Interesse al distacco del lavoratore e gruppo di imprese

Malattia, licenziamento per superamento del comporto

Assoluzione in sede penale e effetti nel giudizio civile

Licenziamento disciplinare e tutela del diritto di difesa del lavoratore

Sicurezza del lavoro, la responsabilità del datore ex art. 20187 c.c.

Cass. Sez. Lav. 26 aprile 2016, n. 8237

Pres. Venuti; Rel. Berrino; Ric. M. S.a.s.; Controric. G.M.;

Lavoro - Lavoro subordinato - Diritti ed obblighi del datore e del prestatore di lavoro - Tutela delle condizioni di lavoro - Danno alla salute del lavoratore - Responsabilità contrattuale del datore di lavoro ex art. 2087 c.c. - Configurabilità - Condizioni - Onere probatorio del lavoratore danneggiato - Oggetto - Dimostrazione dell'avvenuta violazione di regole contrattuali o legali o della mancata adozione di misure di prevenzione.

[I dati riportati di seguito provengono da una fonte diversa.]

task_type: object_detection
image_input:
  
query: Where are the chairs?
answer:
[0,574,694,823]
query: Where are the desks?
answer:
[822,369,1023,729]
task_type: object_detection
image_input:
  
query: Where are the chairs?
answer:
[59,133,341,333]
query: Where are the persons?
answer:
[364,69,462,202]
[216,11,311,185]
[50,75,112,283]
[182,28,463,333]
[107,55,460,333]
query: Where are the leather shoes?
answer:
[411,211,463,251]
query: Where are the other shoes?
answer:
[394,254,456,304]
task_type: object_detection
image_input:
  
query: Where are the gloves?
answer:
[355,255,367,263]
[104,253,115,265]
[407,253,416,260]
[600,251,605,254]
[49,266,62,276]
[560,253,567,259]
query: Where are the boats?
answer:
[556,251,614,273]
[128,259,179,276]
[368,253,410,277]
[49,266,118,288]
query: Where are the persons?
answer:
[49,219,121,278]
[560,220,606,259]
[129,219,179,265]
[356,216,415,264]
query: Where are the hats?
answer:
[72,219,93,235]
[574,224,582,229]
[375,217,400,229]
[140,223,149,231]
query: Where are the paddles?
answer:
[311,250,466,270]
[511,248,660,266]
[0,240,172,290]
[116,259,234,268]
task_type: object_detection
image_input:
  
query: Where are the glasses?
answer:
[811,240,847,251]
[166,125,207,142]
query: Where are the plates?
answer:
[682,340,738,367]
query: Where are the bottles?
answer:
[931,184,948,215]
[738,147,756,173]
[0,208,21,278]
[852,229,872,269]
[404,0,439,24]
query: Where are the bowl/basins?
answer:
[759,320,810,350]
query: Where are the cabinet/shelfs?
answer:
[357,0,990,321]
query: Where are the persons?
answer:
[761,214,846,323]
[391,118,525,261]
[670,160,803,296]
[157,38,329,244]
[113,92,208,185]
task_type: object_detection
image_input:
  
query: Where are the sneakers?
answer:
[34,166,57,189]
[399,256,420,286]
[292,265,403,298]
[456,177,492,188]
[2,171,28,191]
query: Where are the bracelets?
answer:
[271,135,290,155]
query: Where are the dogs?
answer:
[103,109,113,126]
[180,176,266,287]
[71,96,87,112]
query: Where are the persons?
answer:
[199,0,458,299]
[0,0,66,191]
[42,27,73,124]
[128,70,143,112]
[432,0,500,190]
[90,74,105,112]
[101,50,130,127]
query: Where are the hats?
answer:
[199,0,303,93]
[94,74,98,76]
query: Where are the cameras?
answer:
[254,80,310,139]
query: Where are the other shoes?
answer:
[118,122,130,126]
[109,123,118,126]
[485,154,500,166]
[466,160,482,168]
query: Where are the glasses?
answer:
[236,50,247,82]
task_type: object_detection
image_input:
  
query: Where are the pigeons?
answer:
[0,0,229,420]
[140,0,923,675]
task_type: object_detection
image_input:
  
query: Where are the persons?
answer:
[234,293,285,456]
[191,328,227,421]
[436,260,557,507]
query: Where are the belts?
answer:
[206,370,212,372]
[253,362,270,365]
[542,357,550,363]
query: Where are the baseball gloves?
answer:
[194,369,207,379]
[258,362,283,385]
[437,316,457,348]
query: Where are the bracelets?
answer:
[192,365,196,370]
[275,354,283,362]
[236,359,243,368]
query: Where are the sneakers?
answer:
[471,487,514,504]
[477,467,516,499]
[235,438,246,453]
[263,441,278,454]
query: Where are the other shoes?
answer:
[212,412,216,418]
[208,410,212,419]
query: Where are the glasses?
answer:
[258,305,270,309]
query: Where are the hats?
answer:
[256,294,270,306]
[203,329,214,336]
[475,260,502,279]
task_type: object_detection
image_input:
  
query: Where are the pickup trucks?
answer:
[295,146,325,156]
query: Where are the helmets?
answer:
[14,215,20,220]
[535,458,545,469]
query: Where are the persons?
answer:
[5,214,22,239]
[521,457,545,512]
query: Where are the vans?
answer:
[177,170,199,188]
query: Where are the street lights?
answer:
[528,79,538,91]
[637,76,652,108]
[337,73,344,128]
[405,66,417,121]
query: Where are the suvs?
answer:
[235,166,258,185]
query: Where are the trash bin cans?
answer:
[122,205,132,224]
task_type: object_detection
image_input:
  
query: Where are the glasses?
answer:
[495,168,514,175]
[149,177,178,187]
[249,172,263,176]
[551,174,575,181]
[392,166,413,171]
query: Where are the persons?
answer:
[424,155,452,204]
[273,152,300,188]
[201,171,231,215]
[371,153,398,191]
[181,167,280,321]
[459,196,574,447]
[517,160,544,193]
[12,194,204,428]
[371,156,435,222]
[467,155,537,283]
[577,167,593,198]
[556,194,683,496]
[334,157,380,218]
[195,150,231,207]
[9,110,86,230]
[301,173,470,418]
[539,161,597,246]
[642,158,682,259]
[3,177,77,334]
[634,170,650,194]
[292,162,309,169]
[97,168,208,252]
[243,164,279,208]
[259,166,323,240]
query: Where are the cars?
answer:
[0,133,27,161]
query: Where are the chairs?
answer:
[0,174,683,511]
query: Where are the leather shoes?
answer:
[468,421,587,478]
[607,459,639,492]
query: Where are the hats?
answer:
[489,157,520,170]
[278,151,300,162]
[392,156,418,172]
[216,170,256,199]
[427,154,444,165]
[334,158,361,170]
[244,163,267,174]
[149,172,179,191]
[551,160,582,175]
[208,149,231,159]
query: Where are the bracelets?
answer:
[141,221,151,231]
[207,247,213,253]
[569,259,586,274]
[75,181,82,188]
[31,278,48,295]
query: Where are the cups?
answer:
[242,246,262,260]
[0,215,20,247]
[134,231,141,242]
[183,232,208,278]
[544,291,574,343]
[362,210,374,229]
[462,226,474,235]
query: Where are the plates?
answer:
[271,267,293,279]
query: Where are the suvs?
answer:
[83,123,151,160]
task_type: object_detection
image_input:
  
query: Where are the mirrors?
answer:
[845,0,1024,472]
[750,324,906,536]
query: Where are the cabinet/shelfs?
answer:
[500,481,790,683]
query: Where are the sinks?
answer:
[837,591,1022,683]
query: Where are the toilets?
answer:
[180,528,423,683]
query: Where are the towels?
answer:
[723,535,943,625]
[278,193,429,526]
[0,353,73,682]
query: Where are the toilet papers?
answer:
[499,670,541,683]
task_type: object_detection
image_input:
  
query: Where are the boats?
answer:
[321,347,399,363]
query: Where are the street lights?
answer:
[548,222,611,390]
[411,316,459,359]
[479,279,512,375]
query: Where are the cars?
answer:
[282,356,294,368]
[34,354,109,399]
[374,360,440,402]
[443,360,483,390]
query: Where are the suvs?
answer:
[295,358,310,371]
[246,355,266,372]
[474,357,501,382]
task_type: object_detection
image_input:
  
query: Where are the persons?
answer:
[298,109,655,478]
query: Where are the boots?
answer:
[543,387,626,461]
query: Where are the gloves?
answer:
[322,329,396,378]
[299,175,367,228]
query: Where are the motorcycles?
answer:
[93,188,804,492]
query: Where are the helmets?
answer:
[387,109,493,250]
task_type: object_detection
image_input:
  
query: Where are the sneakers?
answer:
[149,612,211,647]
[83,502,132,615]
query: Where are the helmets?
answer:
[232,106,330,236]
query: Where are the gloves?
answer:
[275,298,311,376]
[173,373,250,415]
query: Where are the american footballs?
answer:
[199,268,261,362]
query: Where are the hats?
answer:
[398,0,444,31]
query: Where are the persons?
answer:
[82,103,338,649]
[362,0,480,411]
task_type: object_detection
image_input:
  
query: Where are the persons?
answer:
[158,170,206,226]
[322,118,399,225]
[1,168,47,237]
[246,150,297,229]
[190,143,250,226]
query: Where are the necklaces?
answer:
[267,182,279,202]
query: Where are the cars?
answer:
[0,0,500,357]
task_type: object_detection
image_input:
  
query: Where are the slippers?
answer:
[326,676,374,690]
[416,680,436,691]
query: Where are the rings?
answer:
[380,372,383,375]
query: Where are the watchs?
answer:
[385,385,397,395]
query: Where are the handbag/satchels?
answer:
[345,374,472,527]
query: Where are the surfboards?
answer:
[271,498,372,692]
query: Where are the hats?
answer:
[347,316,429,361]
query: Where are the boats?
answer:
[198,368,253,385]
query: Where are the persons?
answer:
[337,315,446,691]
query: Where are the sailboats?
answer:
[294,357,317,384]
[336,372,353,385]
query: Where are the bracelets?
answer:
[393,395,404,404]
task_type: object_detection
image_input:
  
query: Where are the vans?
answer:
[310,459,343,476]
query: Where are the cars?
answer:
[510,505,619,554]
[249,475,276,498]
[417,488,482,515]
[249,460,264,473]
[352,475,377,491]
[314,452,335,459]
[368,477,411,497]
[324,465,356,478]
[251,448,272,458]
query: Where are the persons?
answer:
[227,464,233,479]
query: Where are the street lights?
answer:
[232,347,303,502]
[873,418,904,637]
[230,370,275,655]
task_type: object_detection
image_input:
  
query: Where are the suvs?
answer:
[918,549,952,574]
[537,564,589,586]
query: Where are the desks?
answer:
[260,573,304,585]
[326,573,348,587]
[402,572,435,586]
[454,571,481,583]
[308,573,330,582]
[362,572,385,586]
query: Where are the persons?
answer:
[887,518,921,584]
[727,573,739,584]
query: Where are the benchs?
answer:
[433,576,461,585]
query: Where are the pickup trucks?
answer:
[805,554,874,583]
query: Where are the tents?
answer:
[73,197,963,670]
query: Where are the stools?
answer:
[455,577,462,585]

In tema di responsabilità del datore di lavoro per violazione delle disposizioni dell'art. 2087 c.c., la parte che subisce l'inadempimento non deve dimostrare la colpa dell'altra parte - dato che ai sensi dell'art. 1218 c.c. è il debitore-datore di lavoro che deve provare che l'impossibilità della prestazione o la non esatta esecuzione della stessa o comunque il pregiudizio che colpisce la controparte derivano da causa a lui non imputabile - ma è comunque soggetta all'onere di allegare e dimostrare l'esistenza del fatto materiale ed anche le regole di condotta che assume essere state violate, provando che l'asserito debitore ha posto in essere un comportamento contrario o alle clausole contrattuali che disciplinano il rapporto o a norme inderogabili di legge o alle regole generali di correttezza e buona fede o alle misure che, nell'esercizio dell'impresa, debbono essere adottate per tutelare l'integrità fisica e la personalità morale dei prestatori di lavoro.

Nota

Nella sentenza in commento, la Suprema Corte delinea i presupposti della responsabilità datoriale ex art. 2087 c.c.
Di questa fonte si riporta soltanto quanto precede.